As some of you know, I’ve been lurking on this list since the days before the working group’s initial formation a few years ago. 

 

In the ICS working group the CALEA-compliance issue is currently a hot topic – how to respond to the planned ruling that all of higher education install  standardized equipment (buy CALEA compliant switches and routers) to facilitate law enforcement’s  wiretaps of IP networks. CALEA compliant equipment allows them to tap from a remote location after having obtained and served a warrant to the equipment owners (in this case the campus). Under the original CALEA we were exempt from having CALEA compliant telephone equipment because we were considered a private network and private networks were exempt.  This is apparently no longer going to be the case, although there will be appeals to the courts which might reverse things.   The discussion ranges from “this is a simple software fix” on the part of some, to “this is an $18.5 million dollar problem” on the part of a highly respected Big-10 university.

 

Here is my question.  If I understand the approximately 10% of the mail that I’ve been able to read on the list, then the concept of presence makes CALEA compliance a  practical  impossibility.  Specifically, the problem would be insoluble because, in the SIP space there is no technology which, even when alerted, could "listen" to a SIP call from remote site "A" to remote site "B."   That is, since there is no way to predict the future location of a voice or other type of call by a bad guy, it becomes physically impossible for justice to identify a location to tap because, unlike the cellular infrastructure, there are no hooks to listen remotely even though sufficient data is probably available via the registration process to actually identify a target when a communication is initiated.  It can’t be done, short of insisting that every institution of higher education install a yet-to-be-developed capability to capture streams of bits remotely from another institution, and further requiring every other institution to permit them both to do so and to install the necessary hooks to make it possible – apparently in the 8-figure range in some cases.

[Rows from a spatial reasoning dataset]

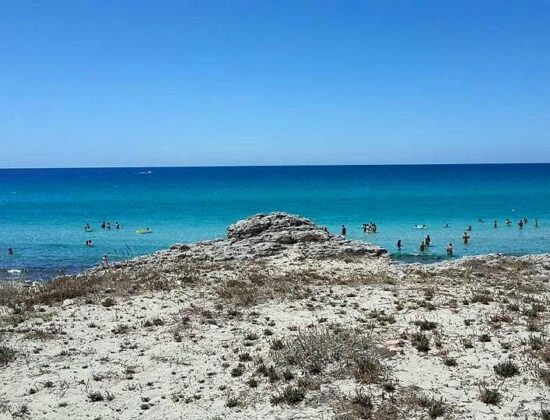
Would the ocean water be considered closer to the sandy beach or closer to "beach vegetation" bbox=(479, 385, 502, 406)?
the sandy beach

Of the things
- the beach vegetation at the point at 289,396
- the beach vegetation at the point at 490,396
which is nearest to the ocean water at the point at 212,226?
the beach vegetation at the point at 289,396

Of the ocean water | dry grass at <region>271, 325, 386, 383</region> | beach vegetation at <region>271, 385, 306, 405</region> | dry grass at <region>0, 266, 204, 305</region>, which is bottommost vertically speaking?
the ocean water

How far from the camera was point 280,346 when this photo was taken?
40.3ft

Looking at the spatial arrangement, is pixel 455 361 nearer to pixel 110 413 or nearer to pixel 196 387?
pixel 196 387

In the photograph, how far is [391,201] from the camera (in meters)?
95.2

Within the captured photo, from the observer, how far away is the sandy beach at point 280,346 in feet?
31.6

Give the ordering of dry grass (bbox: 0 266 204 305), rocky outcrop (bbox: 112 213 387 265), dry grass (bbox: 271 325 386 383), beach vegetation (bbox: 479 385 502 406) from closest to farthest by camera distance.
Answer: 1. beach vegetation (bbox: 479 385 502 406)
2. dry grass (bbox: 271 325 386 383)
3. dry grass (bbox: 0 266 204 305)
4. rocky outcrop (bbox: 112 213 387 265)

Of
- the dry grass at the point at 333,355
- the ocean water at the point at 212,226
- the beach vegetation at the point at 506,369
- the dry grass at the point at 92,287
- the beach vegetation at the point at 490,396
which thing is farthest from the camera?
the ocean water at the point at 212,226

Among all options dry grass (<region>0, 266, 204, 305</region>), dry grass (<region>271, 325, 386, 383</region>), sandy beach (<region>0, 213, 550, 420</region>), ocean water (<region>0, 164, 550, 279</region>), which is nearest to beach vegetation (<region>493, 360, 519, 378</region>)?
sandy beach (<region>0, 213, 550, 420</region>)

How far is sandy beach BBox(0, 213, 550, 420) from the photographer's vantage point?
31.6 feet

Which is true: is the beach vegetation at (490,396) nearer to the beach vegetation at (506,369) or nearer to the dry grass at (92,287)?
the beach vegetation at (506,369)

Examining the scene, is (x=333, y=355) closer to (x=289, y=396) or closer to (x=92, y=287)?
(x=289, y=396)

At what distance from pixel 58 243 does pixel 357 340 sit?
41752mm

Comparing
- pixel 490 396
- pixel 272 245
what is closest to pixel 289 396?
pixel 490 396
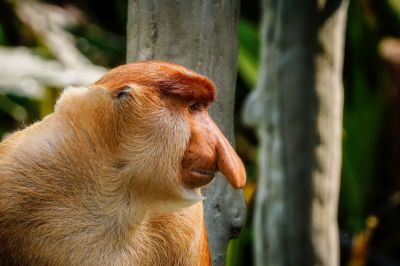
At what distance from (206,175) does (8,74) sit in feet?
12.6

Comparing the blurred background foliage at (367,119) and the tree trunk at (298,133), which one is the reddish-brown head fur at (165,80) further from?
the blurred background foliage at (367,119)

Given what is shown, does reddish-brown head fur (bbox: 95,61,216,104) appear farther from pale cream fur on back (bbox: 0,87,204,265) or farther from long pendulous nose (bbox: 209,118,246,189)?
long pendulous nose (bbox: 209,118,246,189)

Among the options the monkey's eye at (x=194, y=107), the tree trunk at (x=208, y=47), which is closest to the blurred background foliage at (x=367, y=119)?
the tree trunk at (x=208, y=47)

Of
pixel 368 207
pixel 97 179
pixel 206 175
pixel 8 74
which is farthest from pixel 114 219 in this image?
pixel 368 207

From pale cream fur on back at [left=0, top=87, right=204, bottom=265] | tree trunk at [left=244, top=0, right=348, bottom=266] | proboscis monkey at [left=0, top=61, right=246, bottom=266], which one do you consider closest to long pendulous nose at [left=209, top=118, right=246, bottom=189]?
proboscis monkey at [left=0, top=61, right=246, bottom=266]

### BRIEF
Answer these questions from the post on CALEA compliance:
1. Under the original CALEA, why was higher education exempt from having compliant telephone equipment?
2. What cost did a Big-10 university put on the problem?
3. About what share of the list's mail does the writer say they have been able to read?

### SOLUTION
1. Campuses were considered private networks, and private networks were exempt.
2. $18.5 million.
3. Approximately 10%.